Science highlights from Huygens:
#7. Titan's tiny aerosols
One set of measurements was made by the Gas Chromatograph and Mass Spectrometer (GCMS) and the Aerosol Collector and Pyrolyser (ACP) experiment. The collected aerosol particles were heated in the ACP oven in order to vaporise all volatile components, and the composition of the gases released by each sample was then analysed by the GCMS.
How aerosols form in Titan's haze. Credit: ESA / ATG medialab |
Two atmospheric samples were obtained during the descent of Huygens. One was taken at 130-35 km (the middle stratosphere) and the other at 25-20 km (the middle troposphere). Ammonia (NH3) and hydrogen cyanide (HCN) were identified as the main gases released in the oven, confirming that carbon and nitrogen are major constituents of the aerosols.

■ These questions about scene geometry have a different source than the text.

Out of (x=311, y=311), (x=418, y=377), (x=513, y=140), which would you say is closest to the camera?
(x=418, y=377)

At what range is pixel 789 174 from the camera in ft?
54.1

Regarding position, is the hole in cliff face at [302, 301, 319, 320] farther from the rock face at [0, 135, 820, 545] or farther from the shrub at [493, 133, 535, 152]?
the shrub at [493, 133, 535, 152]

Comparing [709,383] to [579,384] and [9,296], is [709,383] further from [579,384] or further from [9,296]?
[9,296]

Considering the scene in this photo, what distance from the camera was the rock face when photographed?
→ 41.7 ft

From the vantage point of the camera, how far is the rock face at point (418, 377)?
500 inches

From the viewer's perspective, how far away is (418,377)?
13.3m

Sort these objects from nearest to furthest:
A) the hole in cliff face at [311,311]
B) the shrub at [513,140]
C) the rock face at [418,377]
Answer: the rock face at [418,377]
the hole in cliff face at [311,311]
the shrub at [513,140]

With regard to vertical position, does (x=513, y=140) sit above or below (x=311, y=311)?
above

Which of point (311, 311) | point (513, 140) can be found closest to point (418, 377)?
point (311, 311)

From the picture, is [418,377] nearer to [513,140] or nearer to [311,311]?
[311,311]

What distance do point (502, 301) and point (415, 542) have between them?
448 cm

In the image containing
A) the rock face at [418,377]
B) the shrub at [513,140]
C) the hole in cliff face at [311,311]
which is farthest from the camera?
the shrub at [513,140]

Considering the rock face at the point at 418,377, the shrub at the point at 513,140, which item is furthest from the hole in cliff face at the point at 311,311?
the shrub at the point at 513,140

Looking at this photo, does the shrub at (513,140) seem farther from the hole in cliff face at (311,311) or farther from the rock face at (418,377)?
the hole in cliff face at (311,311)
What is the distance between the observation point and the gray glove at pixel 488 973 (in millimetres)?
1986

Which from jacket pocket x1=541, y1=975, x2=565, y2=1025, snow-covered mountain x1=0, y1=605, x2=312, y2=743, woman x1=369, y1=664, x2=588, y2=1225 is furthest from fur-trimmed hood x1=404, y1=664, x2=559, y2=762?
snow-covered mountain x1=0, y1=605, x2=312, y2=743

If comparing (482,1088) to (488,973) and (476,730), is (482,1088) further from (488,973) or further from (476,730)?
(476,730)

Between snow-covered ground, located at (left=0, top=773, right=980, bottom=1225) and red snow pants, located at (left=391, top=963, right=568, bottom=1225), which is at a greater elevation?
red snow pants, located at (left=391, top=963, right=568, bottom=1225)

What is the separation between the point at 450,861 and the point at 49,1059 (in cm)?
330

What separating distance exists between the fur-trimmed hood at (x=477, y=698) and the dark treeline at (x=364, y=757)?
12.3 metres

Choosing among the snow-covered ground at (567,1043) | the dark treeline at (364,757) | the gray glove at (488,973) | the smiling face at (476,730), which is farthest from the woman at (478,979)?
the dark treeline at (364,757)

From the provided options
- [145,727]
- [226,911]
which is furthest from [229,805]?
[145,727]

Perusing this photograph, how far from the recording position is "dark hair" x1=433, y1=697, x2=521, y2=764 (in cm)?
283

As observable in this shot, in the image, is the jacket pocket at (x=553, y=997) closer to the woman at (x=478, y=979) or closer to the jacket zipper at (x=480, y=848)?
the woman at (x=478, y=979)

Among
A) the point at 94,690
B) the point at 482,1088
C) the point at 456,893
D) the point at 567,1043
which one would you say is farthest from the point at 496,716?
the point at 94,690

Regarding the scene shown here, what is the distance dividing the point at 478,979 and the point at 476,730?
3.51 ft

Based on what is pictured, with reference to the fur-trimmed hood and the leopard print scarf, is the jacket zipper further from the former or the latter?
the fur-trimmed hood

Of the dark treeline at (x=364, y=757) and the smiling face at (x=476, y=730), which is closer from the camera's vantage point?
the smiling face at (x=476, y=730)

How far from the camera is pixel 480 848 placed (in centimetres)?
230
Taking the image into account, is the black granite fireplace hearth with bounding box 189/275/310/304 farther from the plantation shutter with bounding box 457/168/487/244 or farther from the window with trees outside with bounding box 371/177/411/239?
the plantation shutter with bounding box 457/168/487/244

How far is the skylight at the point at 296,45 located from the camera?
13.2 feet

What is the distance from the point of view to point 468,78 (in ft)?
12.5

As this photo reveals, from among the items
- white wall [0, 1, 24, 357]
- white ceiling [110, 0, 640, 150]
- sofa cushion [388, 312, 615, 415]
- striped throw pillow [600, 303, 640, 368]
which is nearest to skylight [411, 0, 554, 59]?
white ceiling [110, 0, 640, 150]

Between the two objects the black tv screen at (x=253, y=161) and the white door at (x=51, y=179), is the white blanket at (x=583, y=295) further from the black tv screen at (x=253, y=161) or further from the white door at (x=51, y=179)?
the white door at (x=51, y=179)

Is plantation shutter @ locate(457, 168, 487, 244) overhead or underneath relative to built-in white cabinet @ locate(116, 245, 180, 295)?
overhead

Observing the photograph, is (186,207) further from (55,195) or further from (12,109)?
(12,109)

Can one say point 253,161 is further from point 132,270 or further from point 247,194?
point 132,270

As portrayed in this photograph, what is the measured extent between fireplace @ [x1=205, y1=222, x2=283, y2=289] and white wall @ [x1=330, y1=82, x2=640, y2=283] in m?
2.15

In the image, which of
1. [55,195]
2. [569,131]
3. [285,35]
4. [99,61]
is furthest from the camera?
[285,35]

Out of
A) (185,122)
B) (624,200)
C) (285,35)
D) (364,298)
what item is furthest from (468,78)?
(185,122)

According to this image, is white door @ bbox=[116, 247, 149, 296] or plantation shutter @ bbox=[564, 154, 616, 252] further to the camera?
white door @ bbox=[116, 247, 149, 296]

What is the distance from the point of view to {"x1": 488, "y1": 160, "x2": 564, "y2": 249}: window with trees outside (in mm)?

No substantial difference was found between the two samples, suggesting that the aerosols' composition was the same at both altitudes. This supports the idea that they have a common source in the upper atmosphere, where ultraviolet sunlight photochemically alters gases such as methane.
Meanwhile, the Descent Imager/Spectral Radiometer (DISR) characterised the optical properties of the photochemical aerosols from 150 km altitude to the surface. They were found to match the properties of 'tholins', materials created in laboratories by sending electrical discharges into mixtures of nitrogen and methane.
The aerosols' optical properties can be reproduced by the condensation of hydrogen cyanide close to 80 km, ethane condensation close to the tropopause (44 km), and methane condensation from the tropopause down to 8 km.